ペットショップで仔犬同士がケージでじゃれ合っている様子はとてもかわいいですよね。犬の飼育やしつけを経験したことがあって、柴犬2匹を多頭飼いしたいという人は、誕生日が近い仔犬の柴を一緒に飼い始めるというのもアリ。「独立心が強くて、他者にやや気難しい」側面のある柴犬ですが、幼いころから一緒にいることで仲良しに育つ可能性は高いです。
柴犬は、柴犬同士が一番相性がいい
色々な犬種の中で、柴犬はやや多頭飼いのハードルが高いグループに入ります。性格や体格がかけ離れていると多頭飼いは難しくなるので、柴犬同士の多頭飼いが一番相性がいいです。
柴犬と他犬種の組み合わせでの多頭飼いを考える場合、柴犬が先住犬だとストレスケアが大変です。先輩犬が温厚で優しく、他の犬に対しての攻撃性が少ない子なら、仔犬の柴を後から迎えるという多頭飼いの始め方もいいと思います。
柴犬と猫の相性について
何匹かの柴犬と一緒に遊んだ経験から感じたのは、「柴は心を開いてくれると懐いてくれますが(強い忠誠心)、優しくされるのが当然だと思っている図々しい猫っぽさがある」という印象です(笑)
先住犬が柴犬のときはケアが大変ですが、それ以上に猫が先住の場合もストレスのケアが大変です。家の中を気ままに動き回りたい猫に対して、柴犬のテリトリーに入らないように教えるのも難しそうです。
SNSなどで柴犬と猫を一緒に飼っている動画を見かけて「かわいい!ずるい!」と思ってしまいますが、それらは「柴と猫が例外的にうまくいっている例」と思っておいた方がよさそうです。
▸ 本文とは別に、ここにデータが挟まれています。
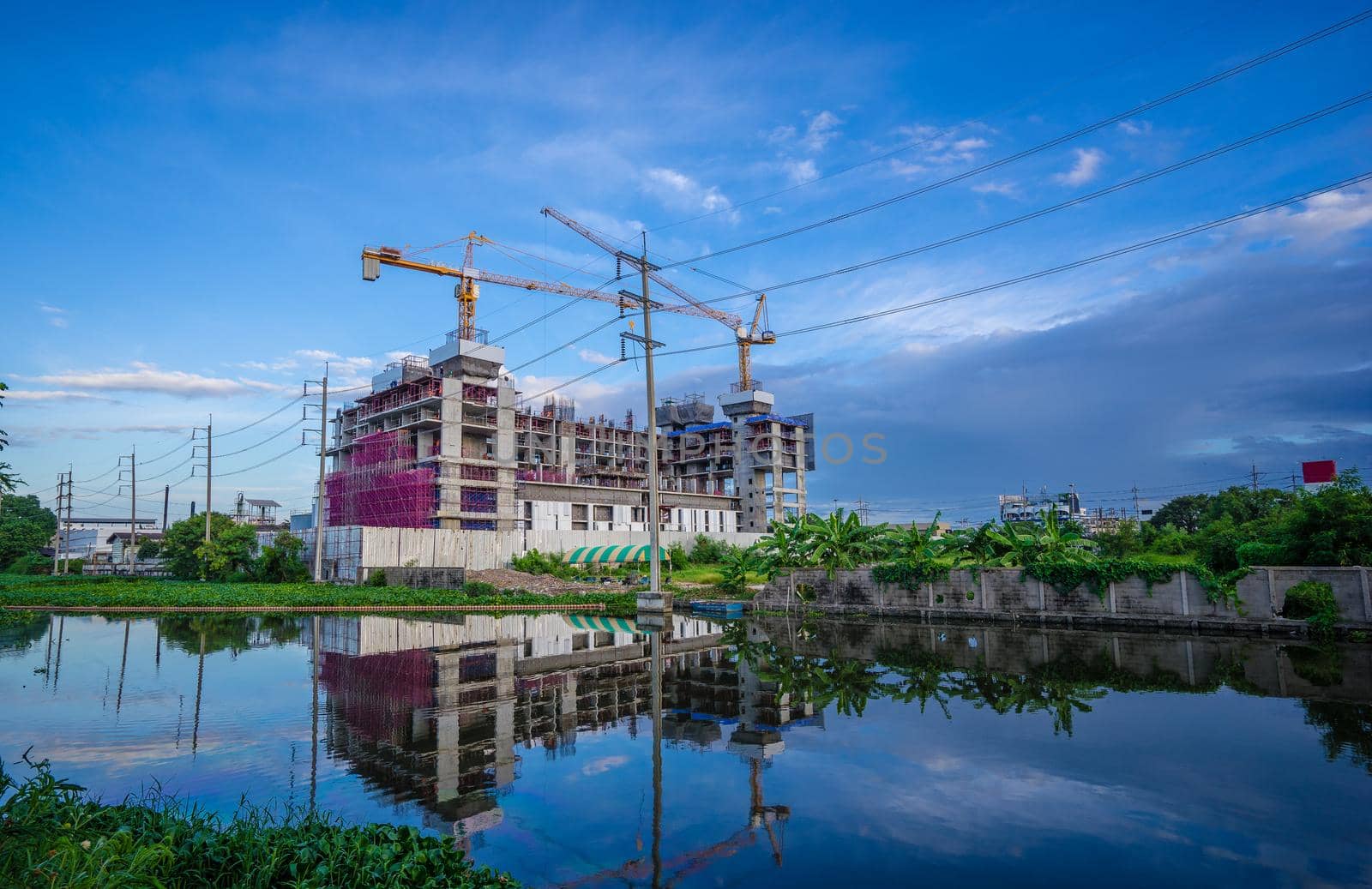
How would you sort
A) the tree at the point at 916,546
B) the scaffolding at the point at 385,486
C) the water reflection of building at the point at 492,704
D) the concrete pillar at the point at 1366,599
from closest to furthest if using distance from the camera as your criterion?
the water reflection of building at the point at 492,704, the concrete pillar at the point at 1366,599, the tree at the point at 916,546, the scaffolding at the point at 385,486

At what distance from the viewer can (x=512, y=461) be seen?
2525 inches

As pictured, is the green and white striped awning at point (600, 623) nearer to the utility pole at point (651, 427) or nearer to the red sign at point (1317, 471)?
the utility pole at point (651, 427)

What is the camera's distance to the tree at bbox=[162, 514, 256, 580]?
4962cm

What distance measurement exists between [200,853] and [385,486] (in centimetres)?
5760

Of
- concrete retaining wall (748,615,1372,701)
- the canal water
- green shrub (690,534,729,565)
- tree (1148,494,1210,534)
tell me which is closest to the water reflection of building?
the canal water

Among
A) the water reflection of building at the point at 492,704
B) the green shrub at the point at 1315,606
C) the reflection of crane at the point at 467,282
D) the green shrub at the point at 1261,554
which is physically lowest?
the water reflection of building at the point at 492,704

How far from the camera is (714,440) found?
106 m

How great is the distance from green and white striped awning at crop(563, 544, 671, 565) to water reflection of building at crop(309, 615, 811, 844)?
1060 inches

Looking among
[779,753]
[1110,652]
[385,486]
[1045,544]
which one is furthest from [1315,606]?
[385,486]

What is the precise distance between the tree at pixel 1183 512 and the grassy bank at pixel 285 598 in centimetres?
7308

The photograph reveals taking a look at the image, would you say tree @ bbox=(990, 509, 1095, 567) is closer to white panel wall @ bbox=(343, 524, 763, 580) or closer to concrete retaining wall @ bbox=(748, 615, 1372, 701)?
concrete retaining wall @ bbox=(748, 615, 1372, 701)

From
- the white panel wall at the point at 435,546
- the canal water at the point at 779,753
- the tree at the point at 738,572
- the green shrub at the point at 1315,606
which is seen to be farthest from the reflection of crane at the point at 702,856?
the white panel wall at the point at 435,546

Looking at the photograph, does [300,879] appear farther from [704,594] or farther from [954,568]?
[704,594]

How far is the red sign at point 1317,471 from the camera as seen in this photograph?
54.0m
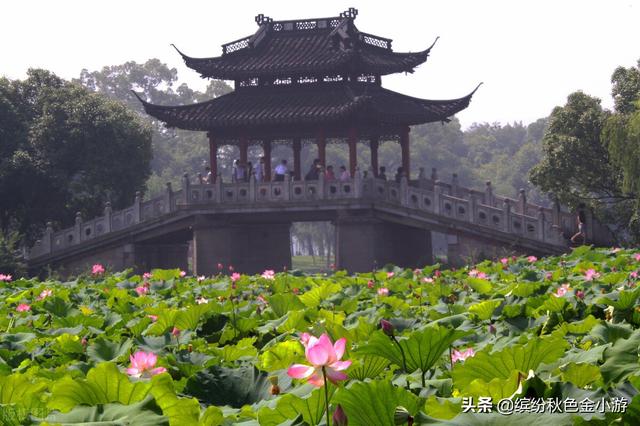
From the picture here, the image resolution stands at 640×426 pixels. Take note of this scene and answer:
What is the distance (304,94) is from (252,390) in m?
28.9

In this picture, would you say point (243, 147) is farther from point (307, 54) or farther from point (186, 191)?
point (307, 54)

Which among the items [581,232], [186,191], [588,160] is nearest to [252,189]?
[186,191]

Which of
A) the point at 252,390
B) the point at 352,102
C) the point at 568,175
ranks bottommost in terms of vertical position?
the point at 252,390

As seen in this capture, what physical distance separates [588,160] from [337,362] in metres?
26.5

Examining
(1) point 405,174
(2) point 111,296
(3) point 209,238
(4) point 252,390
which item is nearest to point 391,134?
(1) point 405,174

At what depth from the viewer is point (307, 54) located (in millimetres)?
32469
どうしても柴と猫の多頭飼いをしたい場合は、温厚な柴犬を先に迎えて、やや後から社会化期の猫を迎えて環境に慣れさせるという手順がおすすめです。
多頭飼いの住環境(ケージ,トイレ)について
それぞれの犬に「自分だけの場所」を与える
柴×柴の多頭飼いなど、縄張り意識が強い柴犬の多頭飼いをするときは、それぞれに「自分だけの場所」を与えてあげましょう。そして、「他の犬専用の場所には入ってはいけない」というしつけをすることも大切です。
ワンちゃんのためのパーソナルなエリアを作るには、室内用のケージやクレート、あるいは寝床にできるクッションなどもおすすめです。住まいのスペースに余裕があるのなら、四方が囲われているケージを頭数分準備した方が、場所に関するルールをしつけやすいです。
トイレは頭数分準備するのが理想
柴犬はトイレ環境について厳しめな犬種なので、スペースの都合で物理的に可能なら、頭数分のトイレを設けるのが理想です。そして、パーソナルスペース同様に、互いに自分以外のトイレには立ち入らないよぅにしつけておきましょう。
もしトイレを頭数分作る余裕がないのなら、共用トイレケージを設けておきましょう。そして、トイレ環境に厳しい柴犬のために、他の犬が用を足したトイレシーツは即座に取り替えるようにしましょう。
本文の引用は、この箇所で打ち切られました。